§ Given instruction: Write each record again exactly as it stands.

§ Material:
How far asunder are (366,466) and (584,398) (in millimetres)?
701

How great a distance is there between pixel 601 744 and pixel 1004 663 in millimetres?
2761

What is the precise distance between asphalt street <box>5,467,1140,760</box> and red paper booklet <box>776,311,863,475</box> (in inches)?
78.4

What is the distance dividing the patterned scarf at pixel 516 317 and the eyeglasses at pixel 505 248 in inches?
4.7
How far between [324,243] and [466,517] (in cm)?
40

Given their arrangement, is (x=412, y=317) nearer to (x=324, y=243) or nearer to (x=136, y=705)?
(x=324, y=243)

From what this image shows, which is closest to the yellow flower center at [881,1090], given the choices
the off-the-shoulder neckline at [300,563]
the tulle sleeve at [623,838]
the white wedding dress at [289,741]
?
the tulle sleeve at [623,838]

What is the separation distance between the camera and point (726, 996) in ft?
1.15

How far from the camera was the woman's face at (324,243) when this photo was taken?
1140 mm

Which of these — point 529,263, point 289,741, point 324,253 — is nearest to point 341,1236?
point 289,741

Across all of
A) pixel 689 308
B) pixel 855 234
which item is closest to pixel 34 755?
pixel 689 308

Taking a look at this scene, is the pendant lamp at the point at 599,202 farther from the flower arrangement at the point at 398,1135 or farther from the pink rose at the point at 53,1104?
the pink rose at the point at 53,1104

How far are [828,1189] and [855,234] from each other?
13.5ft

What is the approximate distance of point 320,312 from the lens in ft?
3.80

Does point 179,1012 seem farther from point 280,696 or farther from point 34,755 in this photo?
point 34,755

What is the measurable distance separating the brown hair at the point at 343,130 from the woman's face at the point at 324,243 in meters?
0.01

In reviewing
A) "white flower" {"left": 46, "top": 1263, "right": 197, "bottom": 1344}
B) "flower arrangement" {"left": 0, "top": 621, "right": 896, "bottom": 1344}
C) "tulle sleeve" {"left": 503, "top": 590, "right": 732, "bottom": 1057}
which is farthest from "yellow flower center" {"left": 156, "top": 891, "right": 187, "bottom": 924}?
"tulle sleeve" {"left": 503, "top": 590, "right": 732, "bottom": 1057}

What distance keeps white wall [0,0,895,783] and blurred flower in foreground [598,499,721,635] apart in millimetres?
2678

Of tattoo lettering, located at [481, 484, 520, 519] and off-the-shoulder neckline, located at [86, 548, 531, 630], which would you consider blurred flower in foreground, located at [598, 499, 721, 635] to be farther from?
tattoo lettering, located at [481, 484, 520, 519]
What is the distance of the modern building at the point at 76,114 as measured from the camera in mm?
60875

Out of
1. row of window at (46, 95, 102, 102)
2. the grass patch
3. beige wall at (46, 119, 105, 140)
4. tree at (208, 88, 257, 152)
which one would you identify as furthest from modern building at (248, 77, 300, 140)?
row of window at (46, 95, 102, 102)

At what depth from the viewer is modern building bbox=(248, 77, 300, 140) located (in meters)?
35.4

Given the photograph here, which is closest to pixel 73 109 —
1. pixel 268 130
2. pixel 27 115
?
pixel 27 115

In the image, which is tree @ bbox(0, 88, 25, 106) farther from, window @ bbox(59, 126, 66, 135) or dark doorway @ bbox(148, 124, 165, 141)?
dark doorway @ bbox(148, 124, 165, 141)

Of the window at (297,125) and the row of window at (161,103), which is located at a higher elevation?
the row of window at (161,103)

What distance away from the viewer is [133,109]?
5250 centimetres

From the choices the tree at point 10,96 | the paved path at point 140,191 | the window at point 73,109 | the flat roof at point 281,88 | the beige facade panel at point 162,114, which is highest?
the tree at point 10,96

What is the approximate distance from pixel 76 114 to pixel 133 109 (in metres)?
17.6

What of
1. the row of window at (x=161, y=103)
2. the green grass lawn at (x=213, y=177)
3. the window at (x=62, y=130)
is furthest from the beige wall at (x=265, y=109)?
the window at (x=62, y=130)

§ Output of the task:
How far asunder are (366,466) and (584,398) (in millimetres)?
701

How great a distance is there between pixel 601 744 and pixel 1004 663 in millimetres?
2761

What is the precise distance between asphalt street <box>5,467,1140,760</box> and red paper booklet <box>776,311,863,475</box> (in inches)?
78.4

What is the distance dividing the patterned scarf at pixel 516 317 and the eyeglasses at pixel 505 248 in inches?
4.7
How far between [324,243] and [466,517] (in cm)?
40

Given their arrangement, is (x=412, y=317) nearer to (x=324, y=243) or nearer to (x=136, y=705)?
(x=324, y=243)

From what this image shows, which is closest to the yellow flower center at [881,1090], given the choices
the off-the-shoulder neckline at [300,563]
the tulle sleeve at [623,838]
the white wedding dress at [289,741]
?
the tulle sleeve at [623,838]

What is the separation distance between the camera and point (726, 996) in ft?
1.15

How far from the camera was the woman's face at (324,243) when this photo was taken?
1140 mm

Which of these — point 529,263, point 289,741, point 324,253 — is nearest to point 341,1236?
point 289,741

Across all of
A) pixel 689 308
B) pixel 855 234
which item is closest to pixel 34 755?
pixel 689 308

Taking a look at this scene, is the pendant lamp at the point at 599,202 farther from the flower arrangement at the point at 398,1135 or farther from the pink rose at the point at 53,1104?
the pink rose at the point at 53,1104

How far are [828,1189] and [855,234] from each other?
13.5ft

What is the approximate distance of point 320,312 from the lens in ft?
3.80

Does point 179,1012 seem farther from point 280,696 or farther from point 34,755 in this photo?
point 34,755

What is the measurable distance separating the brown hair at the point at 343,130 from the woman's face at the point at 324,243 in meters?
0.01

In reviewing
A) "white flower" {"left": 46, "top": 1263, "right": 197, "bottom": 1344}
B) "flower arrangement" {"left": 0, "top": 621, "right": 896, "bottom": 1344}
C) "tulle sleeve" {"left": 503, "top": 590, "right": 732, "bottom": 1057}
which is farthest from "yellow flower center" {"left": 156, "top": 891, "right": 187, "bottom": 924}?
"tulle sleeve" {"left": 503, "top": 590, "right": 732, "bottom": 1057}

What distance keeps white wall [0,0,895,783] and blurred flower in foreground [598,499,721,635] apart in millimetres?
2678

Of tattoo lettering, located at [481, 484, 520, 519] and off-the-shoulder neckline, located at [86, 548, 531, 630], which would you consider blurred flower in foreground, located at [598, 499, 721, 635] to be farther from?
tattoo lettering, located at [481, 484, 520, 519]
What is the distance of the modern building at the point at 76,114 as measured from the camera in mm?
60875

Out of
1. row of window at (46, 95, 102, 102)
2. the grass patch
3. beige wall at (46, 119, 105, 140)
4. tree at (208, 88, 257, 152)
which one would you identify as furthest from modern building at (248, 77, 300, 140)?
row of window at (46, 95, 102, 102)

At what depth from the viewer is modern building bbox=(248, 77, 300, 140) located (in meters)?
35.4

Given the photograph here, which is closest to pixel 73 109 —
1. pixel 268 130
2. pixel 27 115
?
pixel 27 115

In the image, which is tree @ bbox(0, 88, 25, 106) farther from, window @ bbox(59, 126, 66, 135) or dark doorway @ bbox(148, 124, 165, 141)?
dark doorway @ bbox(148, 124, 165, 141)

Of the window at (297,125) and the row of window at (161,103), which is located at a higher elevation?
the row of window at (161,103)

What distance away from the viewer is [133,109]?
5250 centimetres

From the choices the tree at point 10,96 | the paved path at point 140,191 | the window at point 73,109 | the flat roof at point 281,88 | the beige facade panel at point 162,114, which is highest?
the tree at point 10,96

What is the approximate distance from pixel 76 114 to pixel 133 109 (in metres)?
17.6

What of
1. the row of window at (x=161, y=103)
2. the green grass lawn at (x=213, y=177)
3. the window at (x=62, y=130)
is furthest from the beige wall at (x=265, y=109)?
the window at (x=62, y=130)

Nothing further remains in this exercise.